State plugs troubled saltwater disposal well near Dickinson
BISMARCK, N.D. (AP) — North Dakota’s Oil and Gas Division has plugged a saltwater disposal well that was the site of environmental violations and a lengthy federal investigation.
State Mineral Resources Director Lynn Helms told The Bismarck Tribune that the well near Dickinson formerly owned by Halek Operating was plugged in late February. Helms said reclamation work is expected to begin sometime this spring.
Regulators had ordered the well to be shut down in 2012 because it wasn’t in compliance with federal rules and put drinking water sources at risk.
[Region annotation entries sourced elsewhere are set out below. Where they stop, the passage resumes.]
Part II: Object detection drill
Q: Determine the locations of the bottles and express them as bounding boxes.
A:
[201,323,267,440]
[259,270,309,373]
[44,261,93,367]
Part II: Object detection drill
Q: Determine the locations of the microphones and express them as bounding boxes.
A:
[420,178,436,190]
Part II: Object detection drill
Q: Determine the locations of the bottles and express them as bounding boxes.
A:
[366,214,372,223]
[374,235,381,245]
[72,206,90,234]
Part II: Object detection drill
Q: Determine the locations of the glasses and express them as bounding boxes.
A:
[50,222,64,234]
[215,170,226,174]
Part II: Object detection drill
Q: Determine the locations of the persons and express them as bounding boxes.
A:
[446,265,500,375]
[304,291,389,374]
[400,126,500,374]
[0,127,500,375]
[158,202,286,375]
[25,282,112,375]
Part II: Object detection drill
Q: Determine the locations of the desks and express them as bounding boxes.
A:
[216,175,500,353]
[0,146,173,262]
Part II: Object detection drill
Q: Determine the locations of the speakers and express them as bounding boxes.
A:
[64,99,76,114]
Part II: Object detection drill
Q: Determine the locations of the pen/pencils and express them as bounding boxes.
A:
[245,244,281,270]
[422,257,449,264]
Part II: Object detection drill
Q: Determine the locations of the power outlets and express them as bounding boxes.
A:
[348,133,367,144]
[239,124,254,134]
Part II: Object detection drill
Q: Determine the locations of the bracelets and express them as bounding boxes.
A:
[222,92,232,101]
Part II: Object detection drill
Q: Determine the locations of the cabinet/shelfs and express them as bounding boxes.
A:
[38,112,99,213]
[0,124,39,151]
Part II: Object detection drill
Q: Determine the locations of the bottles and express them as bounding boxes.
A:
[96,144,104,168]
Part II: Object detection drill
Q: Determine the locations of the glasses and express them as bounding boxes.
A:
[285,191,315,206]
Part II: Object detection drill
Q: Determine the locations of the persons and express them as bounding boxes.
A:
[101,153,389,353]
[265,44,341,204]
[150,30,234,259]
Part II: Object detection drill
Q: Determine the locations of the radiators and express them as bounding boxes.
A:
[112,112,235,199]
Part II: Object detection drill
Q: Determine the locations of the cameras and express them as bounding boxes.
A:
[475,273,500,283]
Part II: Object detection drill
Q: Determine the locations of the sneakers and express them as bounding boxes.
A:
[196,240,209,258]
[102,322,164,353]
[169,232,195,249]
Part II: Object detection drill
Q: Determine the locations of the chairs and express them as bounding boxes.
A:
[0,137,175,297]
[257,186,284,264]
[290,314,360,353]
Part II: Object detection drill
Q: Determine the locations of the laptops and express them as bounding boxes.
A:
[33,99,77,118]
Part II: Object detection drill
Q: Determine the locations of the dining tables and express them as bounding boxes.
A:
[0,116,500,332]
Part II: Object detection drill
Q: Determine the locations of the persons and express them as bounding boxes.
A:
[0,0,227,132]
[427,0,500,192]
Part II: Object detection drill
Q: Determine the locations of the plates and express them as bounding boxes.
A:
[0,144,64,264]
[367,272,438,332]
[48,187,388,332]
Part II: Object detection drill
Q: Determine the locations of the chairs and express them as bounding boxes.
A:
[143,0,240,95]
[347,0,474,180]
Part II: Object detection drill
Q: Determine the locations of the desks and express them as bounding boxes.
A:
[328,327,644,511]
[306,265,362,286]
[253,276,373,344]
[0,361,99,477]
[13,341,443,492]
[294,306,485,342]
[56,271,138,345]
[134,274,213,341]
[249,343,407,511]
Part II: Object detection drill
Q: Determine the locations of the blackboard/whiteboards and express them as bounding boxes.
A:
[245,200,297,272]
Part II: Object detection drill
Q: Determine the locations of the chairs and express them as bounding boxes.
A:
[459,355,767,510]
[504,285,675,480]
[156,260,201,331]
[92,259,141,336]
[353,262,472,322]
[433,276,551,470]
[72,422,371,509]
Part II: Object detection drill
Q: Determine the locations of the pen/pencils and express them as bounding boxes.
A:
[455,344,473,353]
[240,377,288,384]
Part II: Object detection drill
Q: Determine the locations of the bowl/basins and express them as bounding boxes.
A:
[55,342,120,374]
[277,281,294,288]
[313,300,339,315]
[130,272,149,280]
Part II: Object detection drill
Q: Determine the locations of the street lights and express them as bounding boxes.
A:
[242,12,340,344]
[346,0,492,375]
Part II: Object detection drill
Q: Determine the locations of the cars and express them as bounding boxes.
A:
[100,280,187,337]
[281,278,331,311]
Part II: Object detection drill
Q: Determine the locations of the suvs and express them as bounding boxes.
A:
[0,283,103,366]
The site’s closing led to the federal investigation into well operators Jason Halek, of Southlake, Texas, and Nathan Garber, of Kalispell, Montana. They were ordered to pay $40,000 in restitution for the restoration after pleading guilty to violating the Safe Drinking Water Act.
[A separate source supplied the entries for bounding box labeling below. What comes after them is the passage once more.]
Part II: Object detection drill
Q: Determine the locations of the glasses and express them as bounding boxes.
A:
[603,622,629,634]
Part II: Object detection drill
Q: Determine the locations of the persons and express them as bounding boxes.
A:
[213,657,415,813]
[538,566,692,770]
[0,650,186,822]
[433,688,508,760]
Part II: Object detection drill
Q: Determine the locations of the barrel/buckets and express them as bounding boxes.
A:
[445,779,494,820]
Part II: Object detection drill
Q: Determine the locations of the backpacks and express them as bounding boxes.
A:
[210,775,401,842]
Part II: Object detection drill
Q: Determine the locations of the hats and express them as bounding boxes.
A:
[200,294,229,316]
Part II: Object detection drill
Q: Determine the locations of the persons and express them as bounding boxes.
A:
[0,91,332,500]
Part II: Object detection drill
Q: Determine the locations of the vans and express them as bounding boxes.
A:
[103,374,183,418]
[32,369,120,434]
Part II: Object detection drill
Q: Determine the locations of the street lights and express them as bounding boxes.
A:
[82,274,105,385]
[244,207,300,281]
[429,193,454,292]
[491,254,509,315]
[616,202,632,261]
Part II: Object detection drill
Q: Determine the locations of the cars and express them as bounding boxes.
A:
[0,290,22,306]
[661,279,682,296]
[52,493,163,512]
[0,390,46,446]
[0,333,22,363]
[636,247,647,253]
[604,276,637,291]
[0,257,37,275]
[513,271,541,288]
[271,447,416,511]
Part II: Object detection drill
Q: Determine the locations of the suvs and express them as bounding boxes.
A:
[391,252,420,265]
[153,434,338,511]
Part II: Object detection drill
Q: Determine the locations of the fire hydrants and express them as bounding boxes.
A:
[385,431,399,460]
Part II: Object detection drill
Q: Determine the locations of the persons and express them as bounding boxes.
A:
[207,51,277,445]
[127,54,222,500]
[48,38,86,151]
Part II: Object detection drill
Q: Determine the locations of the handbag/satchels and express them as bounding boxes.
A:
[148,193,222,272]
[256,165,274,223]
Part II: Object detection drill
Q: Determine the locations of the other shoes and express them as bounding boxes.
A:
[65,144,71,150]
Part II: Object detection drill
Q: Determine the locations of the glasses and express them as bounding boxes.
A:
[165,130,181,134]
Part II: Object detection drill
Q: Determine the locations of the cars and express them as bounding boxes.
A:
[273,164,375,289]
Restoration at the site was delayed while state regulators waited for the federal investigation to conclude.
The Oil and Gas Division said the state spent more than $82,700 to plug the well. The cost to reclaim the land is estimated in federal court records to be $60,000.
The agency is using funds from North Dakota’s Abandoned Well Plugging and Site Restoration Fund to clean the site. The fund made up of confiscated bonds, fees and civil penalties from the oil industry and a portion of oil tax revenue.
Regulators have also sold equipment from the site for about $15,000 and confiscated a $20,000 bond from the site.